New Prevention of Corruption (Amendment) Act in India and sustainability of the multi-stakeholder initiative discussed at 4th Advisory Group meeting in India


New Delhi, India

The Alliance for Integrity convened an Advisory Group and Stakeholder Meeting on 28 August 2018 at the Hyatt Regency Hotel in New Delhi. The meeting commenced with welcome remarks by Susanne Friedrich, who introduced herself as the new Director of the Alliance for Integrity.

Prasad Chandran, Chair of the Advisory Group and Director of Seegos, identified the new Prevention of Corruption Act in India as a positive step in the right direction. He invited the participants to make use of this momentum and called for concrete action.

Participants agreed on the need to design practical tools for SMEs in order to reduce additional costs due to compliance efforts. Activities shall be set up looking at specific value chains, identifying the areas where most compliance efforts are needed and designing tools and interventions to incentivise companies to tackle them. In this context, the need to elaborate on business case for compliance was emphasised.
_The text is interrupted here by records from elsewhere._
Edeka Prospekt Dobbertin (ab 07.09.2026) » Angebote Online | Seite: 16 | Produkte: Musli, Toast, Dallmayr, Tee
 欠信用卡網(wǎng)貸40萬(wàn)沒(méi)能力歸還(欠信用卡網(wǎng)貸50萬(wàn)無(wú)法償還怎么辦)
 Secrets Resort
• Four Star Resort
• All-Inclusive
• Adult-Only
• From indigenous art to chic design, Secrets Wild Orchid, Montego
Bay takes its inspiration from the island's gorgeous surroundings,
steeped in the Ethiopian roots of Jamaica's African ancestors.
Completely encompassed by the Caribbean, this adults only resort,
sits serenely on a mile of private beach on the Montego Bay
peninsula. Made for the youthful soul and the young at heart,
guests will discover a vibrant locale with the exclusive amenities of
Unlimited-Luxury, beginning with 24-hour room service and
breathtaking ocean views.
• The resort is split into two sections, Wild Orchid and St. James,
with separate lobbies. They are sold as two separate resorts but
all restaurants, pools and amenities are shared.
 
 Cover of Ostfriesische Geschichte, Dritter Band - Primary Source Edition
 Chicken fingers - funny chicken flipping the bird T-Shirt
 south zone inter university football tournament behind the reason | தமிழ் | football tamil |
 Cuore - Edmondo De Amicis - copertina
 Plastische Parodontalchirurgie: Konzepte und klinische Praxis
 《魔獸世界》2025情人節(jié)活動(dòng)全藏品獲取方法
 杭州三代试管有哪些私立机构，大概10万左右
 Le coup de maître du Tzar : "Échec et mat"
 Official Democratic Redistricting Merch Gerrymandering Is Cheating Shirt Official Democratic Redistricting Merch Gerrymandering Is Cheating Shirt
Therefore, a joint effort of private companies and the public sector, represented in the meeting by the Indian Institute of Corporate Affairs (IICA) with its training programme for SMEs, shall be set up.

Another topic for discussion was the future of the Alliance for Integrity, which is supposed to continue expanding its national and global network, since preventing corruption requires a broad coalition of actors from different stakeholder groups to create an environment where integrity and transparency are the norm rather than the exception. In the light of this objective, three main activities have been identified as fundamental for the success of the network: First: target group-oriented training and peer-to-peer-learning, e.g. gender-related issues or specific value chains. Second: the development and promotion of digital solutions to prevent corruption such as TheIntegrityApp developed by the Alliance for Integrity in 2017. Third: the systematisation and documentation of good practice examples of collective action in order to promote the exchange of experiences between regions and feed the practical lessons into the global debates about corruption prevention and integrity.

Finally, Susanne Friedrich shared the plan to create a so-called “Vision 2025” among partners to assure the sustainability of the Alliance for Integrity’s efforts in the future. The Chair of the Advisory Group thanked Nandini Sharma, former Network Manager India of the Alliance for Integrity, for her engagement and excellent work and closed the meeting by emphasising the need to invite more companies to join and strengthen the Alliance for Integrity’s network for the promotion of business integrity.